Every record that follows should appear again in your answer, exactly the same.

[Dataset content]
^^^^
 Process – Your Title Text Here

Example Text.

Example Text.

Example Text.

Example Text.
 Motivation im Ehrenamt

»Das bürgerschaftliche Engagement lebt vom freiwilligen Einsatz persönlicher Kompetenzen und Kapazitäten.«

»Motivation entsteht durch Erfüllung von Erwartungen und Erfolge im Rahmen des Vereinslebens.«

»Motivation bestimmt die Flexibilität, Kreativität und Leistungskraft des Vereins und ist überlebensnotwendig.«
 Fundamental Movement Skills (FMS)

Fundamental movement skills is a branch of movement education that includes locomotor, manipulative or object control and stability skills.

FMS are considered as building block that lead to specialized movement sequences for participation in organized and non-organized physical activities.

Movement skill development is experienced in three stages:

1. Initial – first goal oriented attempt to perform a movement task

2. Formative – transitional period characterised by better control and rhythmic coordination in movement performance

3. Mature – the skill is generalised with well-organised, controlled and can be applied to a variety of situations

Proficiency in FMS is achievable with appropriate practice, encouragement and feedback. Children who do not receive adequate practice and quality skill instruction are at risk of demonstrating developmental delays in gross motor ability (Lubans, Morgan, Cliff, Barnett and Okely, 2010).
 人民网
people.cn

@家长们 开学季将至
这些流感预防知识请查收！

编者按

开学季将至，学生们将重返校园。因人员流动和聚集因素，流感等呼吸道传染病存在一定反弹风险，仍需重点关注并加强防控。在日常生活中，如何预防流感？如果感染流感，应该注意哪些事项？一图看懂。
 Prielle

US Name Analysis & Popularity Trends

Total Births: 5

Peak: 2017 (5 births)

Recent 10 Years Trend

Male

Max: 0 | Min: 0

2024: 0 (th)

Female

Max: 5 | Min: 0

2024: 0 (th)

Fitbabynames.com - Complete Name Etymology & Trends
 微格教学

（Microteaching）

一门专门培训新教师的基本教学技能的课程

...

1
^^^^
[Written solution]
 Process – Your Title Text Here

Example Text.

Example Text.

Example Text.

Example Text.
 Motivation im Ehrenamt

»Das bürgerschaftliche Engagement lebt vom freiwilligen Einsatz persönlicher Kompetenzen und Kapazitäten.«

»Motivation entsteht durch Erfüllung von Erwartungen und Erfolge im Rahmen des Vereinslebens.«

»Motivation bestimmt die Flexibilität, Kreativität und Leistungskraft des Vereins und ist überlebensnotwendig.«
 Fundamental Movement Skills (FMS)

Fundamental movement skills is a branch of movement education that includes locomotor, manipulative or object control and stability skills.

FMS are considered as building block that lead to specialized movement sequences for participation in organized and non-organized physical activities.

Movement skill development is experienced in three stages:

1. Initial – first goal oriented attempt to perform a movement task

2. Formative – transitional period characterised by better control and rhythmic coordination in movement performance

3. Mature – the skill is generalised with well-organised, controlled and can be applied to a variety of situations

Proficiency in FMS is achievable with appropriate practice, encouragement and feedback. Children who do not receive adequate practice and quality skill instruction are at risk of demonstrating developmental delays in gross motor ability (Lubans, Morgan, Cliff, Barnett and Okely, 2010).
 人民网
people.cn

@家长们 开学季将至
这些流感预防知识请查收！

编者按

开学季将至，学生们将重返校园。因人员流动和聚集因素，流感等呼吸道传染病存在一定反弹风险，仍需重点关注并加强防控。在日常生活中，如何预防流感？如果感染流感，应该注意哪些事项？一图看懂。
 Prielle

US Name Analysis & Popularity Trends

Total Births: 5

Peak: 2017 (5 births)

Recent 10 Years Trend

Male

Max: 0 | Min: 0

2024: 0 (th)

Female

Max: 5 | Min: 0

2024: 0 (th)

Fitbabynames.com - Complete Name Etymology & Trends
 微格教学

（Microteaching）

一门专门培训新教师的基本教学技能的课程

...

1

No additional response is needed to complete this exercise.